A story that I was addicted to calling Lambda from AWS Lambda.

A note I was addicted to when creating a table with SQLAlchemy

I was addicted to creating a Python venv environment with VS Code

A story I was addicted to trying to get a video url with tweepy

A story that didn't work when I tried to log in with the Python requests module

When writing to a csv file with python, a story that I made a mistake and did not meet the delivery date

I was addicted to scraping with Selenium (+ Python) in 2020

What I was addicted to when using Python tornado

Three things I was addicted to when using Python and MySQL with Docker

[Python] When I tried to make a decompression tool with a zip file I just knew, I was addicted to sys.exit ()

I made a fortune with Python.

I made a daemon with Python

I made a package to filter time series with python

What I was addicted to when migrating Processing users to Python

A story that was convenient when I tried using the python ip address module

I made a library to easily read config files with Python

I made a package that can compare morphological analyzers with Python

I want to use a wildcard that I want to shell with Python remove

A story about adding a REST API to a daemon made with Python

What I was addicted to when introducing ALE to Vim for Python

What I was addicted to with json.dumps in Python base64 encoding

A note I was addicted to when making a beep on Linux

What I was addicted to when dealing with huge files in a Linux 32bit environment

A story that went missing when I specified a path starting with a tilde (~) in python open

I made a program to collect images in tweets that I liked on twitter with Python

I made a shuffle that can be reset (reverted) with Python

A program that failed when trying to create a linebot with reference to "Dialogue system made with python"

I made a Hex map with Python

I made a library that adds docstring to a Python stub file.

I made a roguelike game with Python

What I was addicted to Python autorun

The story I was addicted to when I specified nil as a function argument in Go

I made a simple blackjack with Python

I made a configuration file with Python

I made a neuron simulator with Python

When I tried to scrape using requests in python, I was addicted to SSLError, so a workaround memo

When I tried to use pip with python, I was told that XML_SetHashSalt could not be found.

Note that I was addicted to accessing the DB with Python's mysql.connector using a web application.

[Python] I made a decorator that doesn't seem to have any use.

I tried to communicate with a remote server by Socket communication with Python.

I made a tool to automatically browse multiple sites with Selenium (Python)

I made a web application in Python that converts Markdown to HTML

A story I was addicted to trying to install LightFM on Amazon Linux

I made a Discord bot in Python that translates when it reacts

Use Python from Java with Jython.
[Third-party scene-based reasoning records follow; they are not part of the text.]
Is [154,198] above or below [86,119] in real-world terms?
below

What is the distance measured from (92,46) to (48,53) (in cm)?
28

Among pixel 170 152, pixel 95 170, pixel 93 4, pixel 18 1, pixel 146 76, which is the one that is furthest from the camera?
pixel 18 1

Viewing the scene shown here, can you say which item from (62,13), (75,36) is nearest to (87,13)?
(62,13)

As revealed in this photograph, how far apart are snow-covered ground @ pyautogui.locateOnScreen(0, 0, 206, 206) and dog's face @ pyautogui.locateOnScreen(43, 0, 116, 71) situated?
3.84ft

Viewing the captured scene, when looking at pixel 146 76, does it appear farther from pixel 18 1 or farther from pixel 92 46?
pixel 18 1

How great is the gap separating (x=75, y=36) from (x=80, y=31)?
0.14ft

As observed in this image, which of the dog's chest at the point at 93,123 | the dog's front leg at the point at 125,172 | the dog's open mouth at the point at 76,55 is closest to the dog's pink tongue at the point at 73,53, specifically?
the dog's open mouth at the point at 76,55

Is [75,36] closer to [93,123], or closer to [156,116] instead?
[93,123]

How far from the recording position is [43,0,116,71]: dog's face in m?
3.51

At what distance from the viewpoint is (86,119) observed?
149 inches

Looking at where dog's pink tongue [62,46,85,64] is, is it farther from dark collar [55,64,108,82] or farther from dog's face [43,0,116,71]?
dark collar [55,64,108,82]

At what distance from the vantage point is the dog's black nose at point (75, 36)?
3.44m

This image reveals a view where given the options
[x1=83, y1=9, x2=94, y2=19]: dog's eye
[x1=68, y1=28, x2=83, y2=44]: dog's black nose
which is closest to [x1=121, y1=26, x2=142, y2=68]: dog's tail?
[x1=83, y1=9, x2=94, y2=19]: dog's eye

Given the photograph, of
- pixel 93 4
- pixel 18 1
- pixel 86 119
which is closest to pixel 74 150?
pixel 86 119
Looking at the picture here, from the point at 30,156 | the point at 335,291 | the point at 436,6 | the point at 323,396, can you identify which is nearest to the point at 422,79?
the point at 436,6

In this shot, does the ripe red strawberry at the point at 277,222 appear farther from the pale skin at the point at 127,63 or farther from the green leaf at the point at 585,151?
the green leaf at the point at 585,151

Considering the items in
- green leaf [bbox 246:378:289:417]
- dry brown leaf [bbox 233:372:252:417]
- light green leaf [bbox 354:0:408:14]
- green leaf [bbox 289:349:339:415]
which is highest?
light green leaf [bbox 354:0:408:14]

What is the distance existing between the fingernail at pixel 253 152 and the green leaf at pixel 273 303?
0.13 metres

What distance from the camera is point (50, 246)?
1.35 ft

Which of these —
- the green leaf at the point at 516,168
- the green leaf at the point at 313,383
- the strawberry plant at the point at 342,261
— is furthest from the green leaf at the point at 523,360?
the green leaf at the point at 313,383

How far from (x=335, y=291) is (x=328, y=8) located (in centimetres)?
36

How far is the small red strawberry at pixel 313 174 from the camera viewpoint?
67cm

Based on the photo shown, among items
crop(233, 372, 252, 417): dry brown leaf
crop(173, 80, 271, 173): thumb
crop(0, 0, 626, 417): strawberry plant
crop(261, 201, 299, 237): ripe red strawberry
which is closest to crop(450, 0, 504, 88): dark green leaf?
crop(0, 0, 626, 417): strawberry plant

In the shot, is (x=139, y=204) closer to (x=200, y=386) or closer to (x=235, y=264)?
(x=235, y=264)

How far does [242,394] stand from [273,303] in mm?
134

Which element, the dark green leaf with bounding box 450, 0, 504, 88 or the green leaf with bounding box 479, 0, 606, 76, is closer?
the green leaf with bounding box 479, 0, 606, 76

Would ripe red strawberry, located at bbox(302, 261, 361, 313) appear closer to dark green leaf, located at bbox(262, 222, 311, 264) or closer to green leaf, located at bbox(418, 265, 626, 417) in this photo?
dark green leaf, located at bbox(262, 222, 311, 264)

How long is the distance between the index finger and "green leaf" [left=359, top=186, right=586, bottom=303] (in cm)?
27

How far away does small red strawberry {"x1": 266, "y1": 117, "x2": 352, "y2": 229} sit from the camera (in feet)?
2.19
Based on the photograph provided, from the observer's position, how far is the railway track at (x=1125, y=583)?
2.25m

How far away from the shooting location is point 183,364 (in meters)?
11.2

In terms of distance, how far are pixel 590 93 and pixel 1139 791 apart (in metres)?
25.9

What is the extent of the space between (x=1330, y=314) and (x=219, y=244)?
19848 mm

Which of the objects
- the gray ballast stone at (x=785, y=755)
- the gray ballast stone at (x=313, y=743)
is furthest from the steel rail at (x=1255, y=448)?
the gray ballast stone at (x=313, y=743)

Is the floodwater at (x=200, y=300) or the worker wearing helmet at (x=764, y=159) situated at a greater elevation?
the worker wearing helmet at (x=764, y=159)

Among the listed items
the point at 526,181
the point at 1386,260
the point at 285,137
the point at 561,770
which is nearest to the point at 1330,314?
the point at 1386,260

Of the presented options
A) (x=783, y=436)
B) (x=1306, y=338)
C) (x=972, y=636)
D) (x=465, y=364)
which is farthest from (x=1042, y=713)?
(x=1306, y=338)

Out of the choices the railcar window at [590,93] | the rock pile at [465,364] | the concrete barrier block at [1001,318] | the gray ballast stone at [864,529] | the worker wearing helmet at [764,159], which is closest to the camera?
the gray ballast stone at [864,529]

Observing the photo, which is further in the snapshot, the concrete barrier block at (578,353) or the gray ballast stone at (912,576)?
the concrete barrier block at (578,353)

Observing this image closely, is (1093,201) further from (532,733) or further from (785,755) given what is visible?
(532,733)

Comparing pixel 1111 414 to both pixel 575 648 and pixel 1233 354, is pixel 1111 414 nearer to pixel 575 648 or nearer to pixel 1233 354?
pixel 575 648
I was also addicted to it.

I get a UnicodeDecodeError when trying to connect to oracle with python sqlalchemy

I tried to discriminate a 6-digit number with a number discrimination application made with python

I made a tool that makes decompression a little easier with CLI (Python3)

I was addicted to trying Cython with PyCharm, so make a note

I made a module PyNanaco that can charge nanaco credit with python

I made a competitive programming glossary with Python

I made a weather forecast bot-like with Python.

I made a GUI application with Python + PyQt5

I made a Twitter fujoshi blocker with Python ①

I want to make a game with Python

[Python] I made a Youtube Downloader with Tkinter.